■ Your goal ■
Would you please return only the lines from the one with "Information" through the last line of the records below, leaving the pictures out?

--------------------------------

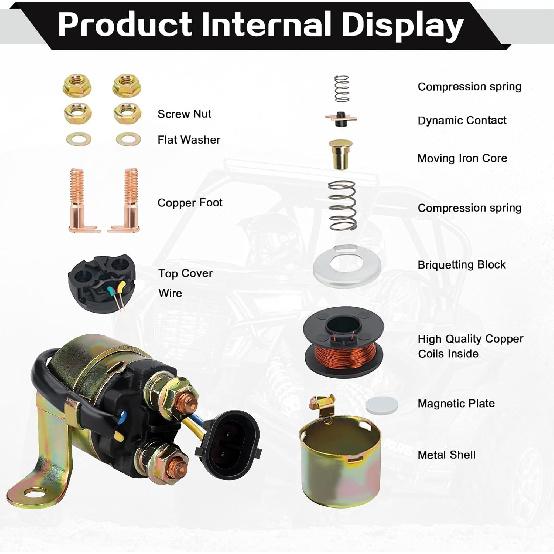 Product Internal Display

Screw Nut

Flat Washer

Copper Foot

Top Cover

Wire

Compression spring

Dynamic Contact

Moving Iron Core

Compression spring

Briquetting Block

High Quality Copper Coils Inside

Magnetic Plate

Metal Shell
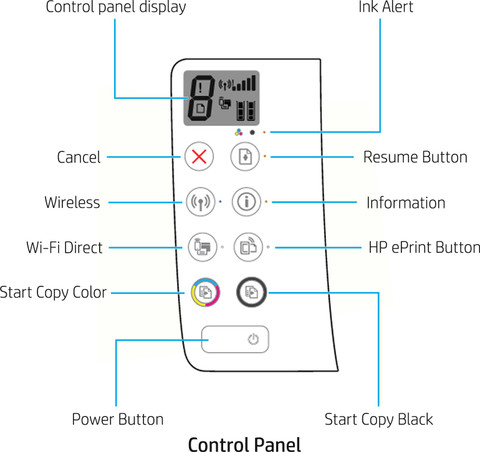 Control panel display

Ink Alert

Cancel

Resume Button

Wireless

Information

Wi-Fi Direct

HP ePrint Button

Start Copy Color

Power Button

Start Copy Black

Control Panel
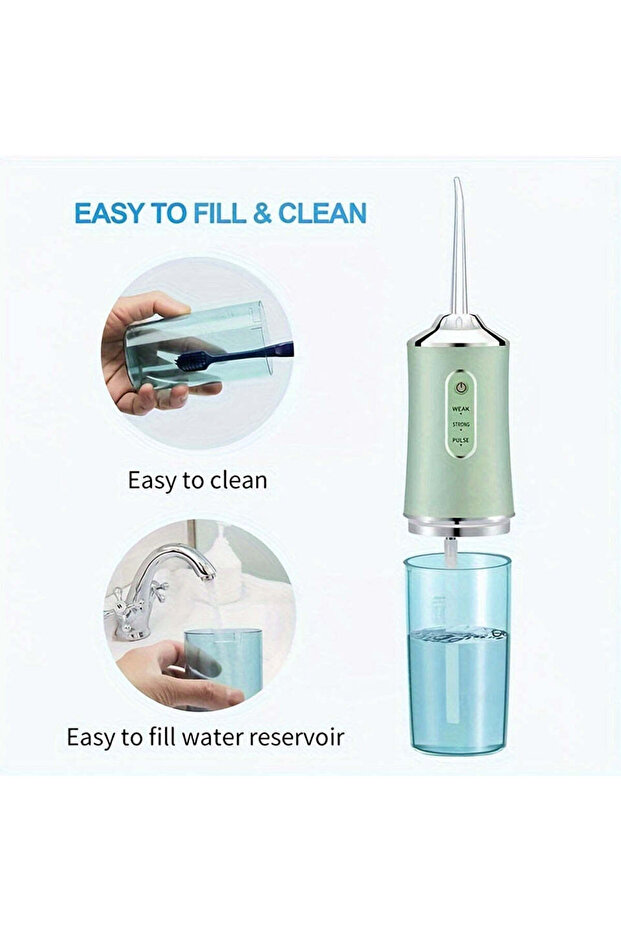 EASY TO FILL & CLEAN

Easy to clean

Easy to fill water reservoir

WEAK

STRONG

PULSE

--------------------------------

■ Task result ■
Information

Wi-Fi Direct

HP ePrint Button

Start Copy Color

Power Button

Start Copy Black

Control Panel
 EASY TO FILL & CLEAN

Easy to clean

Easy to fill water reservoir

WEAK

STRONG

PULSE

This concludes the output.